The following article speaks about cord-nevers. Just for the sake of a good description of what that means may help those who are scratching their heads as to what it means: Philip Jay Leoble, Ph.D.
Cord-nevers refers to viewers who have never paid for a cable plan and as expected, the demographic is typically a younger audience who lean heavily on streaming services for their entertainment needs. Among cord-nevers, 71% percent are younger than 45 years old (CordCutting.com), and the number of US cord-nevers reached ~40M by 2021.
U.S. Pay-TV Subs Will Be Outnumbered by Other Services For 1st Time
- by Karlene Lukovitz @KLmarketdaily, 9 hours ago
For the first time, traditional pay-TV subscribers are about to be outnumbered in the U.S. by viewers using streaming and other types of services.
By the end of this year, the number of U.S. pay-TV subscribers is expected to decline 10.2%, to 121.1 million, while non-pay TV customers are expected to increase 12.5%, to 144.1 million, according to research and data firm Insider Intelligence.
II defines traditional pay-TV viewers as those who subscribe to live TV packages delivered via cable, satellite or telco providers, with virtual MVPDs like YouTube TV excluded.

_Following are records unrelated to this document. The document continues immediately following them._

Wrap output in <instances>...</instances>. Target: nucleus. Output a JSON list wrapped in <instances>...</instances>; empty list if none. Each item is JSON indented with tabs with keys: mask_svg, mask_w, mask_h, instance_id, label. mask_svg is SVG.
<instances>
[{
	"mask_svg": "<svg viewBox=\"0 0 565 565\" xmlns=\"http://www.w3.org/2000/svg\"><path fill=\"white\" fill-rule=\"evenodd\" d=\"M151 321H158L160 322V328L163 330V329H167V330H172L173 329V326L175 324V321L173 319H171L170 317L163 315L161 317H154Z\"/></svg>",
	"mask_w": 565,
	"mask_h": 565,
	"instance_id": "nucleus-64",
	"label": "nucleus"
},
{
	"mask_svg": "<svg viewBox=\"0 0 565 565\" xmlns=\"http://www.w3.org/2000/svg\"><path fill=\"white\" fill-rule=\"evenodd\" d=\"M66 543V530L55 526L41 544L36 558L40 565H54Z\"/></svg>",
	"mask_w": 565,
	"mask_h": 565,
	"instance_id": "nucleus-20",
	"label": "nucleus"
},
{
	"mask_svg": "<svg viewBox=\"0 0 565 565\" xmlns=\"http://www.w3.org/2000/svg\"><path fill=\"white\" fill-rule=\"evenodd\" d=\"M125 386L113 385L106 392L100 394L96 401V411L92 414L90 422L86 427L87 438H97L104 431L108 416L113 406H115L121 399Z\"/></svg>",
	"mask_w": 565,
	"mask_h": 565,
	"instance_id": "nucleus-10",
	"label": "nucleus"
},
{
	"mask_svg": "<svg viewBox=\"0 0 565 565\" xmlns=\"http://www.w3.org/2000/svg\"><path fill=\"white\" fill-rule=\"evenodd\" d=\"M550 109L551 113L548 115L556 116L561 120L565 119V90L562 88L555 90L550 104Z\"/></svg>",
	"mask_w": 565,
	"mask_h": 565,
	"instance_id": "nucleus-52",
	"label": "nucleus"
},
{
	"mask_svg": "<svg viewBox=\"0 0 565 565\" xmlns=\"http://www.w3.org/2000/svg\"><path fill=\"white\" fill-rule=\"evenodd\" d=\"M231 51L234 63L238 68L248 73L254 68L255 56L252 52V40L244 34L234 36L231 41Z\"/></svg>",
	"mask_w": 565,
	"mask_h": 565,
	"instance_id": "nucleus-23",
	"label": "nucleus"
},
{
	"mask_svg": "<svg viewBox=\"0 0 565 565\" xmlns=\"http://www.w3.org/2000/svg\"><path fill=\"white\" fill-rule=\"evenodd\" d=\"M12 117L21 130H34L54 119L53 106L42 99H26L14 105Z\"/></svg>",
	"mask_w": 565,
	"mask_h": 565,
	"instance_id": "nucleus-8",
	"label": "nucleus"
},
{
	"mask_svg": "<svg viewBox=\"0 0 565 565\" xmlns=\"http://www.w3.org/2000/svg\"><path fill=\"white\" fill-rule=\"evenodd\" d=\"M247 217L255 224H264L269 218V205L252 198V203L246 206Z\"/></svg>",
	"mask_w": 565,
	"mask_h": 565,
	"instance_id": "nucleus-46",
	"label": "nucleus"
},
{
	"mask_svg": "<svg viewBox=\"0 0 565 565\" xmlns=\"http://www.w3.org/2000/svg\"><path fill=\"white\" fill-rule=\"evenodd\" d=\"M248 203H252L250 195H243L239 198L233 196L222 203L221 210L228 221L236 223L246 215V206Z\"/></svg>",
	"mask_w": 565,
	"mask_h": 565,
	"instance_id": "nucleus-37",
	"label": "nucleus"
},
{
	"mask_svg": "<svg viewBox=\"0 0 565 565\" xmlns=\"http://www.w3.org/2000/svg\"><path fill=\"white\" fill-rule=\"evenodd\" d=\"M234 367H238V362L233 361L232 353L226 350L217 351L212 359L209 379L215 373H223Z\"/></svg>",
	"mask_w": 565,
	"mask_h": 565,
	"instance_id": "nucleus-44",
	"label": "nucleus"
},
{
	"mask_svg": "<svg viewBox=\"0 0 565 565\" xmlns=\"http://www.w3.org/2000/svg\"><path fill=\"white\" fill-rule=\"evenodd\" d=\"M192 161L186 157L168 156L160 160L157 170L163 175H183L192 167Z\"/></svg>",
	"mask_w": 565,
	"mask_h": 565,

Non-pay-TV subscribers are the sum of cord cutters plus cord nevers.
By 2027, the forecast estimates that 182.4 million Americans will be using non-pay TV services, while the number of cable TV users will dwindle to just about half that number: 91.3 million.
“Regardless of how one defines pay TV, there is an unmistakable attrition in the number of people who are willing to pay upwards of $100 a month for a live TV bundle,” Paul Verna, vice president of content at II, said. “The cord cutters have won.”
Verna notes that as a result of this reality, cable TV providers are starting to strike bundling deals with streaming services.
“The second-biggest cable TV provider in the U.S., Charter Communications, essentially acknowledged this during its recent carriage dispute with Disney,” he said. “Other top pay-TV providers like Comcast and DirecTV will also need to accelerate their transitions from traditional pay TV to internet delivery to support the migration to streaming.”
Another new analysis, from the GlobalData research firm, offers somewhat different numbers but the same core conclusions.
GlobalData reports that traditional pay-TV subscribers have plunged from more than 85% of U.S. households in 2010 to 42% this year—and forecasts a further drop to just a third of households by 2028.
“Younger generations tend to adopt new technologies and services like video streaming, but an additional element of the cord-nevers is the emergence of the ‘generation rent’ phenomenon,” observed Jesús Romo, an analyst at GlobalData. “Younger consumers who are priced out of the housing market and rent for longer periods may prefer more flexible entertainment options that do not require a physical installation, are generally unbundled, and allow them to cancel and resubscribe.”
Overall U.S. pay-TV revenue is projected to decline from $80.8 billion this year to $63.6 billion by 2028.
Cable providers are expected to claim a more dominant share of the shrinking market, although it remains to be seen whether their investments in high-speed internet services and efforts to partner with streaming services will pay off.
Another recent forecast from Ampere Analysis, which focused on the global picture, concluded that in 2024, global pay-TV penetration will decline for the first time.